Frone (2000) postulated that individuals may attribute the reasons for WFC externally, blaming the employing organization and attribute the reasons  for FWC internally, blaming themselves. Although these differences in attributions of responsibility for work-family conflict in  the two directions could translate to a stronger association between mental health disorders and FWC rather than WFC among the Americans in the National Comorbidity Survey (Wang et al. 2007; Frone 2000), this theoretical framework is not consistent with the findings from Middle Eastern countries as shown in both our study and in an eariler Iranian study (Karimi and Nouri 2009). The strong commitment to their families’ responsibilities and the strong family ties may drive Egyptians whose work infringed on the rights of their family to have higher risk of sleep disorders (Eshak 2018) as well as mental health disorders.
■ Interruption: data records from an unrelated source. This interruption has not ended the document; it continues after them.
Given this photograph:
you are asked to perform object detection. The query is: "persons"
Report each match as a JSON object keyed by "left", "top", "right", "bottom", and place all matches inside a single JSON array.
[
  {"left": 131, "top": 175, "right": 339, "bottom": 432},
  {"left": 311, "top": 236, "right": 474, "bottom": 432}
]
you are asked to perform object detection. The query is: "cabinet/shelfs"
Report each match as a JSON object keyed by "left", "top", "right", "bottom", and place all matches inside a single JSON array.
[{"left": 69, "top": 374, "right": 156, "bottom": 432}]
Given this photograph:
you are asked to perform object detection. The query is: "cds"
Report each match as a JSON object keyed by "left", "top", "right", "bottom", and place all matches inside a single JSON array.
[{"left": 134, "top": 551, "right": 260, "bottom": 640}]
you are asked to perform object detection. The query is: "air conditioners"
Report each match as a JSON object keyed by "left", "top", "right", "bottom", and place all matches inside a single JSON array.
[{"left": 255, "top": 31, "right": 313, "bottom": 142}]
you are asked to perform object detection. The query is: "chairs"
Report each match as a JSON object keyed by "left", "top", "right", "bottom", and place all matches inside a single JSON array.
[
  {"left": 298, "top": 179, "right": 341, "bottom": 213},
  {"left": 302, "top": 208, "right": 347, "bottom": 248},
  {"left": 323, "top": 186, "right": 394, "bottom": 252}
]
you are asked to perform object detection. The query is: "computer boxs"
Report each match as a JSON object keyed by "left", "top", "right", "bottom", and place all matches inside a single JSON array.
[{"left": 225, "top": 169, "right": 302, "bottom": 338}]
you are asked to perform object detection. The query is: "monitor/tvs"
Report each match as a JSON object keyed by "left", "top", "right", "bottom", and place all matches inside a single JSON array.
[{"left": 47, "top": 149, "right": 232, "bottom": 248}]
This is the first study in Africa and the Middle-East region to investigate the associations between work-family conflict and risk of mental health disorders. However, notable limitations of this study include the cross-sectional design with its inability to infer causality, the relatively small sample size that could have led to insufficient power to capture significant associations between FWC and mental health disorders despite the evident increased risk, and the lack of data on number of children or pattern of care giving in the family affect both work-family conflict and mental health (Glavin and Peters 2015). It is also noted that the respondents in the current study showed some dissimilarity with the general population characteristics in Egypt. However, the observed difference in the age distribution is attributed to our inclusion criteria to recruit residents of working age (18–59 years); whereas that for the high share of female workers in our sample is attributed to considering housewives, who worked alone or with their husbands in farming, technical or manual work, as having a job. Women constitute 53% of the total domestic service labor force in Egypt; they tend to work in home industries, either as own-account workers or as family aids; almost half of them work in family industry that does not require working outside the home (Tucker 1976). The self-reported data is another limitation; however, data on work-family conflict were collected via a complex scoring algorithm,  rather than a single-item question, and the mental health disorders were diagnosed via a validated tool. Due to a shortage of funds and facilities, we investigated eight mental health disorders in our study. Thus, the detected prevalence (6.7%) of the total mental health disorders in our sample was lower than that (16.9%) reported in a preliminary national survey, which investigated 20 mental health disorders among 14,640 adults (aged 18–64) from five governorates of Lower Egypt (Alexandria, Giza, Qaliubia, Fayoum and Isamilia) (Ghanem et al. 2009).

In summary, work-family conflict was associated with higher risk of mental health disorders among residents of Upper Egypt. Further large-scale research is needed to confirm the associations between work-family conflict and physical and mental health among Egyptian civil workers and its effects on their work productivity.